PhD study: shaping a new identity
By Nasreen Hasan Ashkanani - Posted on 15 January 2026
Doing her PhD into the lived experiences of women entrepreneurs has not only been an academic journey for Nasreen Hasan Ashkanani but one that has shaped her as a person too. Here, she outlines what the PhD journey has taught her.
When I began my PhD, I never realised how much my research journey would become part of my identity. As time passed by, the work gradually became something I lived and not just researched. My thesis, “Exploring Entrepreneurial Knowledge Construction through the Lived Experiences of Women Entrepreneurs,” grew into reflections of the questions I care about and the stories I feel responsible to honour.
Studying women’s entrepreneurship in Saudi Arabia’s transforming context has shaped me as much as much as I have shaped the research. Applying a feminist critical lens as I approached this research, helped me see beyond the businesses these women build and understand the worlds they navigate and negotiate. The more I listened, the more my passion turned into curiosity, then curiosity into persistence, and persistence into contribution.
At the heart of this journey are women whose stories I have been privileged to explore and carry. Their courage in navigating gendered expectations, moral scrutiny, and shifting digital landscapes has made me more aware of my own journey as a female researcher, navigating my own identity, boundaries, and researcher voice. In many ways, their stories became mirrors, reflecting back questions I personally needed to confront, and reminding me of the strength found in vulnerability, persistence and purpose.

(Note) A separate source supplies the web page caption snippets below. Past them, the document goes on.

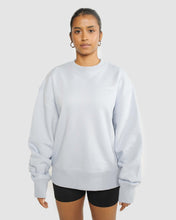Load image into Gallery viewer, COMFORT LOGO SWEATER
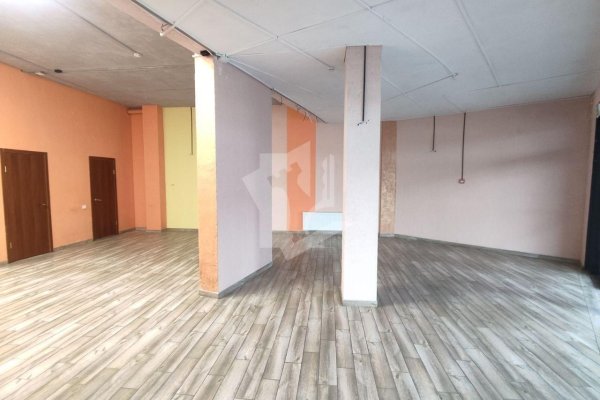 Сдается торговое помещение по адресу г. Минск, Жореса Алфёрова ул., д. 14 - фото 4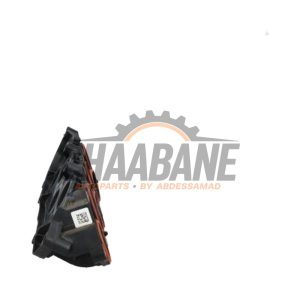 Tubulure dadmission 059129765K Audi Q7 (4MB/4MG) 3.0 TDI V6 24V e-tron plug-in hybrid 2015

All the emotional investment, the endless cups of coffee, the commitment to honouring these women’s stories, and the countless hours spent questioning, analysing, and rewriting, has been met this year with two meaningful recognitions at the RENT (Research in Entrepreneurship and Small Business) 2025 Conference, held in November: I received a nomination for the José María Veciana Best Paper Award titled “Empowered by Technology, Constrained by Tradition: The Dual Impact of Digitalisation on Rural Saudi Women Entrepreneurs” and the Award for Best Doctoral Proposal. These honours feel like a testament to the women who opened up to me sharing their lived realities and gave meaning to my research more than my research effort.
But more than anything, this journey has taught me that research becomes powerful when it becomes personal. When you allow your work to shape you, when you follow your curiosity with honesty, and when you approach your field with heart, something remarkable happens: You stop “doing a PhD,” and you start becoming the researcher you were meant to be.
For anyone beginning this path, my advice is simple: Let the research draw you in. Let curiosity guide you. Let passion give the work meaning.
Because when you put your whole self into the work, the PhD becomes more than a degree, it becomes a transformation.